Para o procurador, a contratação de médicos de outras nacionalidades dentro do programa Mais Médicos também não segue a legislação brasileira.
"O governo federal tem que contratar por concurso público. Isso está na Constituição Federal. O primeiro obstáculo é esse. Algumas situações há em que você pode contratar sem concurso. A lei permite por tempo determinado contratação sem concurso, em caso de calamidade, emergência, saúde pública. Mas tem processo seletivo, ou seja, o candidato é submetido a um processo seletivo. Vamos imaginar, tem um miniconcurso".
Ramos Pereira disse ainda que, se as contratações de cubanos e de outras nacionalidades for feita da forma como o governo anunciou, o Ministério Público do Trabalho vai questionar o governo por meio de um inquérito.

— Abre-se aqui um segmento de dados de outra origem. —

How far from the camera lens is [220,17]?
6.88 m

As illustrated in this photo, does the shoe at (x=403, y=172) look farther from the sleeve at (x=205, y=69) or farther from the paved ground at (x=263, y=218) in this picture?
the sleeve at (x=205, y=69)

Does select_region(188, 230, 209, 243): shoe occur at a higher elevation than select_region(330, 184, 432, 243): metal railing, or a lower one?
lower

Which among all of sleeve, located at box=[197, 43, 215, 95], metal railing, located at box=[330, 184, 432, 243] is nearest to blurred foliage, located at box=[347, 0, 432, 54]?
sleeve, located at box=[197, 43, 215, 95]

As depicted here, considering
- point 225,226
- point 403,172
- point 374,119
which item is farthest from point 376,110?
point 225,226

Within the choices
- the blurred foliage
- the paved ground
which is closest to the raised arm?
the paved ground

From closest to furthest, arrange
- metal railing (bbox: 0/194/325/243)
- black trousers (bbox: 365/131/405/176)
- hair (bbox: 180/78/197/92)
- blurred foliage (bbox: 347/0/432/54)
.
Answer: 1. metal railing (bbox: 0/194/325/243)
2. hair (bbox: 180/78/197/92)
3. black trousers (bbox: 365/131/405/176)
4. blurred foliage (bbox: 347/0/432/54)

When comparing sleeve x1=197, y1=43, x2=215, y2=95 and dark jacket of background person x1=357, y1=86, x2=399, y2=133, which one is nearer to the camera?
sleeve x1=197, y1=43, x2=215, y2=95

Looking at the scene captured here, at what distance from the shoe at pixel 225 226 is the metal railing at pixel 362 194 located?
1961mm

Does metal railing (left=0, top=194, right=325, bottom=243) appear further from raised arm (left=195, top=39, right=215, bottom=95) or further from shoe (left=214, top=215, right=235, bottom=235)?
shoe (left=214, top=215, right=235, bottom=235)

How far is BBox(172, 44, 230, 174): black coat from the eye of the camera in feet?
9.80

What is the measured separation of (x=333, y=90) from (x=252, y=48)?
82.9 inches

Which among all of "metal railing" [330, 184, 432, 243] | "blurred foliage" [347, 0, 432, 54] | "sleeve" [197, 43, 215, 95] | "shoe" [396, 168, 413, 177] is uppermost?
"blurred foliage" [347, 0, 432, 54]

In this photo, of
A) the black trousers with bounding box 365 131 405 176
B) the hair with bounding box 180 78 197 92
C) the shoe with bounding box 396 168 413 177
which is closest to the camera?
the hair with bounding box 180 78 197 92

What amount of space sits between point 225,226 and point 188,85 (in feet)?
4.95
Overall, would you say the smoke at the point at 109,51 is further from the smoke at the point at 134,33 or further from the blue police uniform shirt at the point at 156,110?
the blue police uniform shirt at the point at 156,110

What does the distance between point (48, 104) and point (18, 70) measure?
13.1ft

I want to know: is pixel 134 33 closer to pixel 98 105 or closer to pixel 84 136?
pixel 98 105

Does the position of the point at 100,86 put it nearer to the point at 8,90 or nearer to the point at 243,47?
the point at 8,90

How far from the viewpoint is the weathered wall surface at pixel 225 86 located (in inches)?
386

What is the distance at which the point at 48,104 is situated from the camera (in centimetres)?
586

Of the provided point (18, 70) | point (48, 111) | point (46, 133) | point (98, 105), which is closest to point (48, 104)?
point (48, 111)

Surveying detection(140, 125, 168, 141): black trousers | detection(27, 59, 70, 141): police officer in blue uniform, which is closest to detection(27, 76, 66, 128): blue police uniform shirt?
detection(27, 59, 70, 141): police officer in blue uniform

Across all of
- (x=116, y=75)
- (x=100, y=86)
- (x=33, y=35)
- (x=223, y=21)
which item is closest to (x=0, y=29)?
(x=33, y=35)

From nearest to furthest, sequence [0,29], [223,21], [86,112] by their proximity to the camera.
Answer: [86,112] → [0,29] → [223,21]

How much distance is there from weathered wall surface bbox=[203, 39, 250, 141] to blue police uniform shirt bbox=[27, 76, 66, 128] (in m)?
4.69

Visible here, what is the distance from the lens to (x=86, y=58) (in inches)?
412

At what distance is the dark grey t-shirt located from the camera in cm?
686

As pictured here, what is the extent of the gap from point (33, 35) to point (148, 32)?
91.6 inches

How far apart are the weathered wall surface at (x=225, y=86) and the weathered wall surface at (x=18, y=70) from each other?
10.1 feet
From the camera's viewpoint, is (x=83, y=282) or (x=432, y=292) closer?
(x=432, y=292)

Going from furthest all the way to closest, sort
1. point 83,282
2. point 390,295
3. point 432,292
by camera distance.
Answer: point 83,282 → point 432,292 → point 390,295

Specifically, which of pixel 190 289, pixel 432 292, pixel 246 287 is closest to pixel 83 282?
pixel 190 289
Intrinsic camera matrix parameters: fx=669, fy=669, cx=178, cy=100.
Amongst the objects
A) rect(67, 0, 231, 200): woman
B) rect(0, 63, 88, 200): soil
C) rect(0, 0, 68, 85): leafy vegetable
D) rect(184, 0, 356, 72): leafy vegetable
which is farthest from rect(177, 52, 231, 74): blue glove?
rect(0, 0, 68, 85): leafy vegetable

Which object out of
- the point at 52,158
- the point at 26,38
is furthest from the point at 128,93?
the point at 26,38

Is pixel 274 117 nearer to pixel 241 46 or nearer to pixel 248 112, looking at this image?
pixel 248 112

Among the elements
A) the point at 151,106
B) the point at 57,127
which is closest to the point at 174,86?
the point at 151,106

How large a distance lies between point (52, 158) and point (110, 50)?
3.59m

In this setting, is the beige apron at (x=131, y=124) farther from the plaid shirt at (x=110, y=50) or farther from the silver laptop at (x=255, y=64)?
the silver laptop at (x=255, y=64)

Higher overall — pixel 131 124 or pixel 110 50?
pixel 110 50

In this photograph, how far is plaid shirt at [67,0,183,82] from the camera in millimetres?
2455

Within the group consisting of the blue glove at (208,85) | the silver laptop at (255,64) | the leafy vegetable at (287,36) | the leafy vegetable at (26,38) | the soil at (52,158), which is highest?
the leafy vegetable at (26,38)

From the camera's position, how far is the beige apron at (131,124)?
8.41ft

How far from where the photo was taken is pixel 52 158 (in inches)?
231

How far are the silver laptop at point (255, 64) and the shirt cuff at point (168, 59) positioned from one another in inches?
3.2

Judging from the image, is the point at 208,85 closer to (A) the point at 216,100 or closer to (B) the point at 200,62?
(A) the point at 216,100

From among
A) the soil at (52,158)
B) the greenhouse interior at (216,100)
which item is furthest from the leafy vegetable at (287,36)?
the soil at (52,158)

"Por enquanto ainda não houve nada na prática. Então a gente vai ter que esperar que ocorra, dar início ao programa. Se for isso que ele [governo] está anunciando, a gente vai ter que tomar iniciativa de mostrar ao governo que isso está errado. O governo vai optar por resolver judicialmente ou administrativamente. Iniciado o programa com esse formato, esse formato não atende a legislação brasileira, fere a Constituição", concluiu.
Comissão especial
O deputado Rogério Carvalho (PT-SE), relator da medida provisória do programa Mais Médicos, que está em análise pelo Congresso Nacional, afirmou que o questionamento do Ministério Público do Trabalho em relação ao regime de contratação de profissionais do programa é válido e o tema pode ser levado para a discussão dos parlamentares.
Carvalho é o responsável pelo parecer que poderá alterar o Mais Médicos, caso o texto seja aprovado por deputados e senadores. Na próxima terça-feira (27), a comissão especial mista que discutirá a MP se reunirá para definir o cronograma de trabalho. O prazo para a aprovação do relatório pelo Congresso termina em novembro.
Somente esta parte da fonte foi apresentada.